Never in my wildest dreams did I think a single storm would alter my plans, ruin friend’s lives, and change the place of some of my fondest childhood memories forever.

October 29th till just this past Saturday, my family was without power. 13 days seemed like eternity but thankfully we had hot water and there wasn’t a tree through our house, a boat washed up on our front lawn, a backed up toilet bowl, or seven feet of raw sewage in our home. We were lucky, very, very lucky. Other friends and family were not.

The two day, monster storm claimed at least 41 lives and caused billions of dollars in damage in New York state. One of the hardest hit areas was the Rockaways in Queens, a beachfront community where almost half of the houses burned in a fire after the storm.
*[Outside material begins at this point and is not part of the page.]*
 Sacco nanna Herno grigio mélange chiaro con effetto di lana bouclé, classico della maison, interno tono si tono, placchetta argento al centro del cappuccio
My father, Queens County Bar Association President Joseph Risi, setup a pro-Bono law service outpost to help families with insurance claims, landlord-tenant issues, home repair contracts and consumer protection issues. I went with him. The stench of open sewage and smoldering debris was overwhelming.

Many WildSnow readers feel like extended family to me. We can join together as backcountry skiers, recreationalists, outdoor enthusiasts, gear obsessed (sometimes), and the fortunate, to help victims of Hurricane Sandy on their road to recovery.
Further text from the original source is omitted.